_TEXT FOR ANALYSIS_
Start of Block

When I say 'intimate' situation.. I certainly did not mean to imply that I think it's a seduction scenario. One thing we do together often is camp, and pack in the wilderness, every place we live. It's just our lifestyle. I'm pretty familiar with how 'sexy' camping can be haha!

I thought that discussing things calmly WAS a healthy and rational way to go about disagreements. Both he and I work very hard on communicating. AND like I mentioned in the first post, I don't believe he would do anything actively. I think someone would have to start it. 

BUT as much as that crosses my mind, I don't really believe that's what's going on (also stated in 1st post), I think my issue here is feeling powerless. It's the best way I can explain it. He doesn't ask how I FEEL about a situation. Even though I realize he HAS to do some things for work.. he doesn't ask how I FEEL and then goes and does it (whatever it is) without my opinion or discussion (that's what we are continually working on.. we are really good at it sometimes and other times, he lays down and doesn't talk no matter what). That makes me feel like he doesn't care what I think or feel. Maybe he knows how I feel, but would rather not discuss it and just do what he wants.. does that make sense?

I've discussed going back to my old job (I have an offer) for about a year now.. 3 separate larger talks and lots of mini-talks...it's ongoing.. I turned down 3 offers last year because he said he REALLY likes eating dinner with me every night and having me at home. I wasn't ready and I liked that too, so I turned those offers down. Now, I have another offer. We've been talking about it since spring because I knew it would come... and I try really hard to get his honest feelings.. just to make sure that he won't be depressed or frustrated while I'm gone.. which I'm sure happens sometimes (happened a LOT before). I just want to be sure that while I go and get my career back, our marriage won't suffer too terribly. 

I know it would be nice to say; why can't you just DO what I do...be like me etc etc.. but all I really needed I guess was "how is this going to affect you/us" discussion to feel better about it. Since I didn't get that, I'm a little resentful. I feel that he just doesn't give a s*** whether I'm okay with it or not, because he'll do what he wants and that's that.

End of Block

_ACTIVITY LIST_
1. Answer from the forum post:
(a) What activity does the writer say the couple often does together?
(b) How many job offers did the writer turn down last year?
(c) Since when have they been discussing the current offer?
2. Write out the part of the forum post between "BUT as much" and "that make sense?", inclusive.
The listing is not required for any part of this work.

_AVAILABLE DATA_
Start of Block

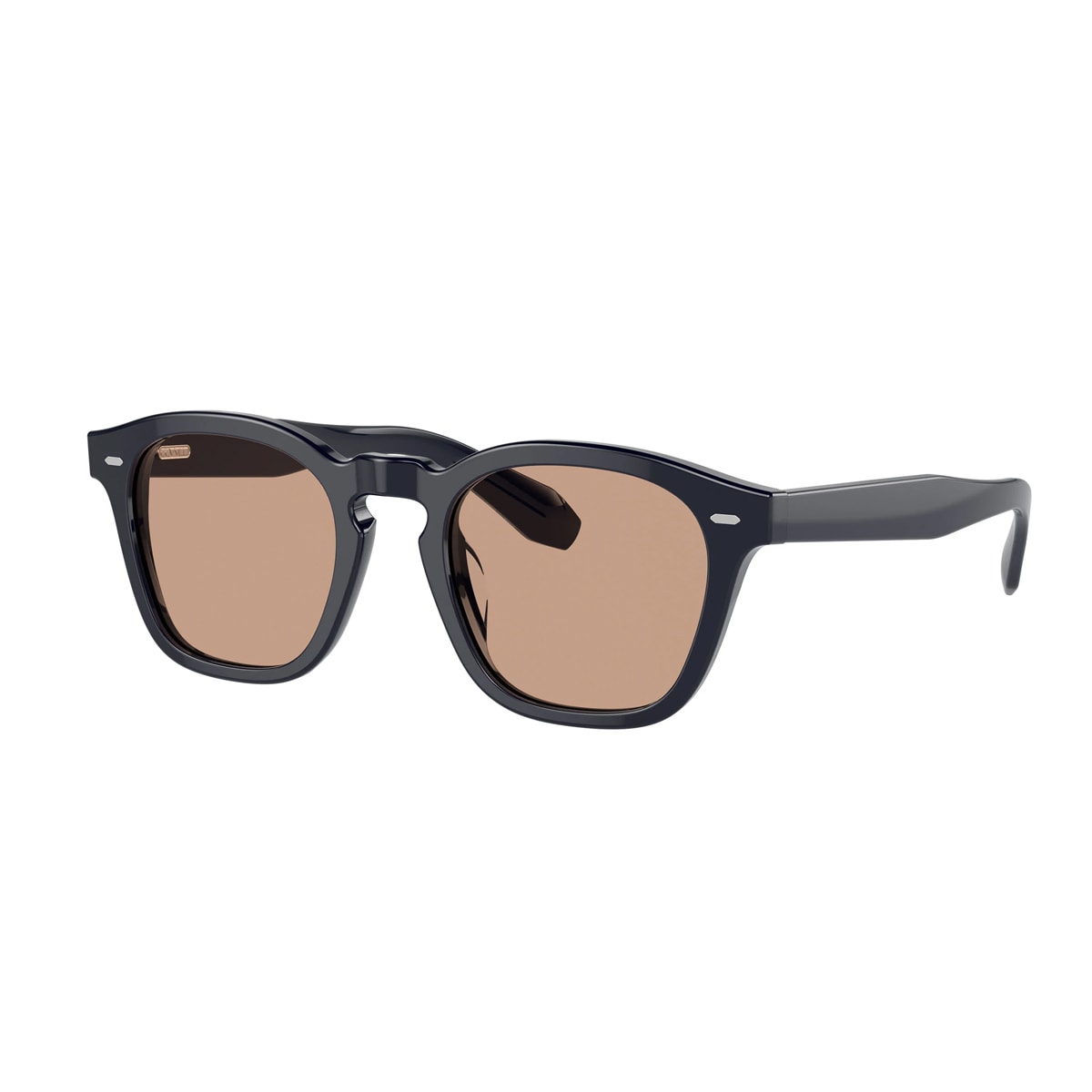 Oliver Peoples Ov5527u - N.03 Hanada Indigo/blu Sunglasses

End of Block
Start of Block

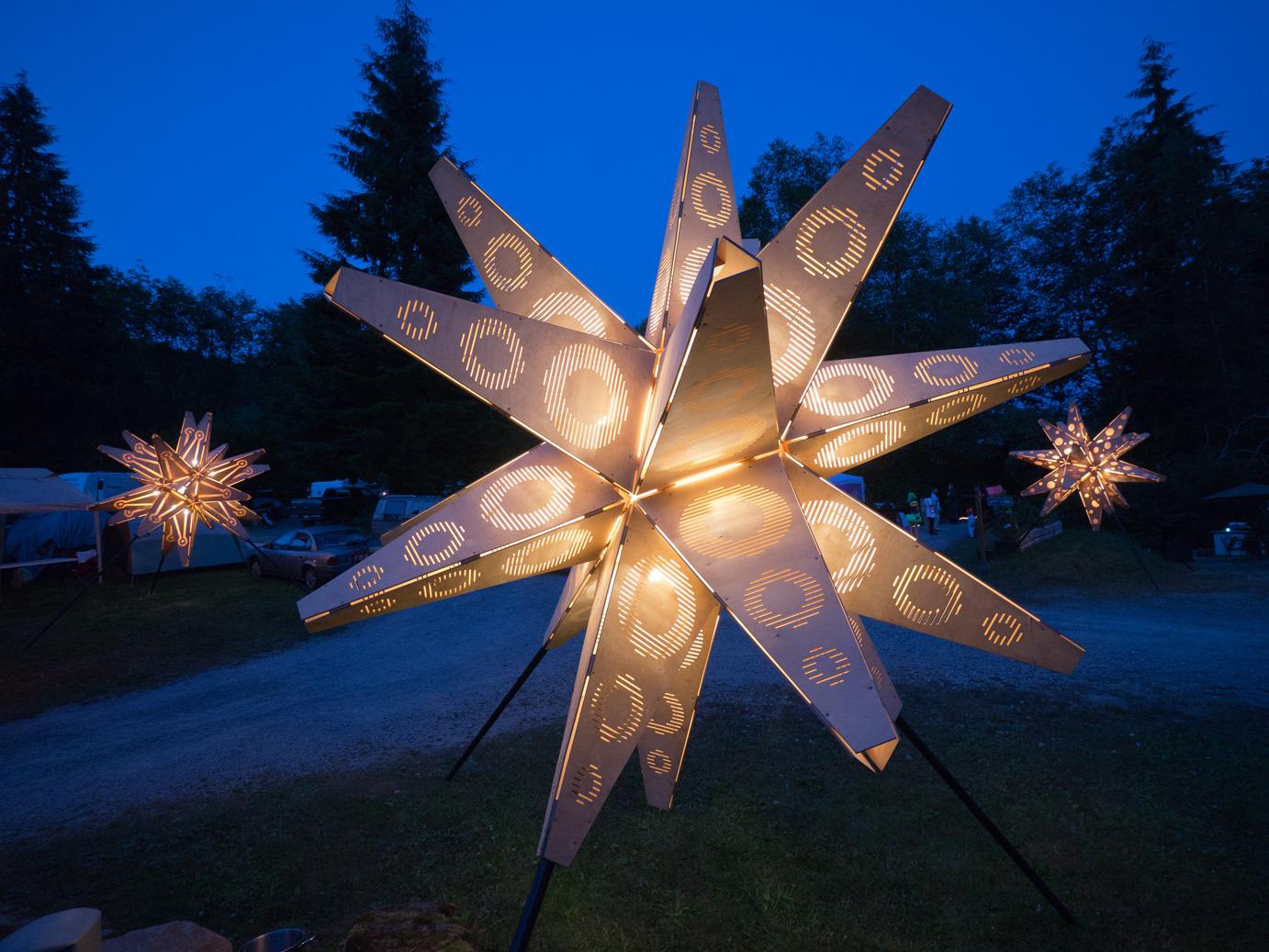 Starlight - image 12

End of Block
Start of Block

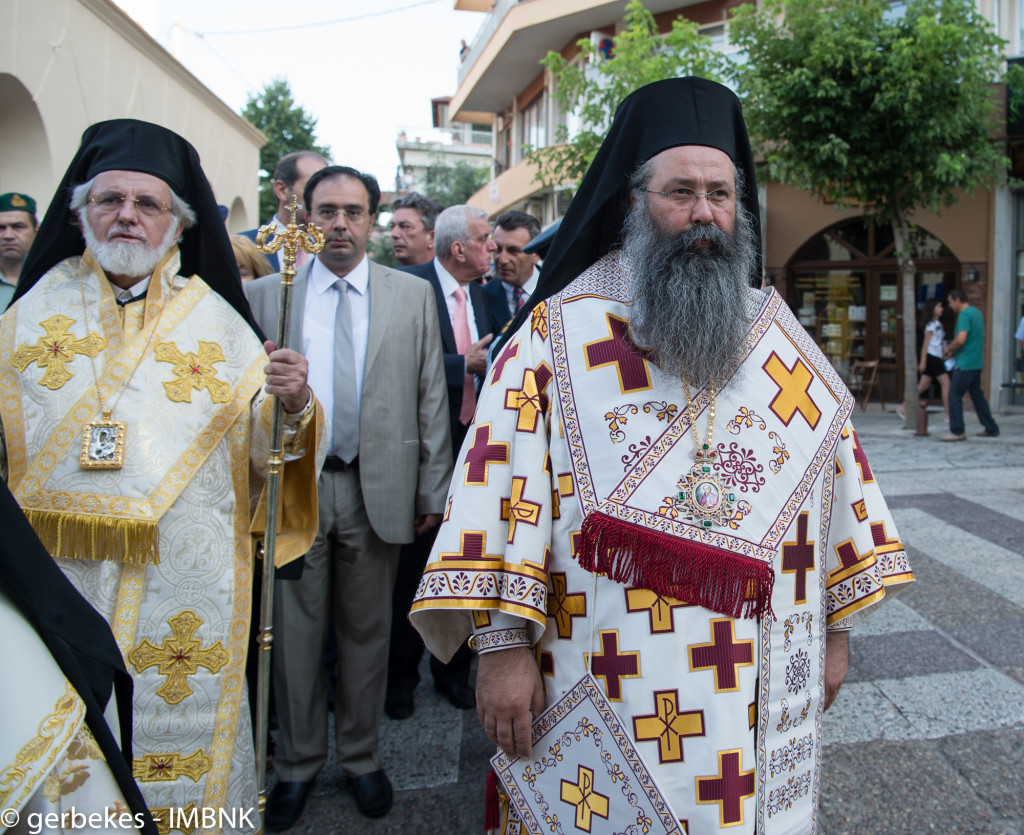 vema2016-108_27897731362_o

End of Block

_SET OF ANSWERS_
1.
(a) Camping and packing in the wilderness.
(b) Three.
(c) Since spring.

2.
BUT as much as that crosses my mind, I don't really believe that's what's going on (also stated in 1st post), I think my issue here is feeling powerless. It's the best way I can explain it. He doesn't ask how I FEEL about a situation. Even though I realize he HAS to do some things for work.. he doesn't ask how I FEEL and then goes and does it (whatever it is) without my opinion or discussion (that's what we are continually working on.. we are really good at it sometimes and other times, he lays down and doesn't talk no matter what). That makes me feel like he doesn't care what I think or feel. Maybe he knows how I feel, but would rather not discuss it and just do what he wants.. does that make sense?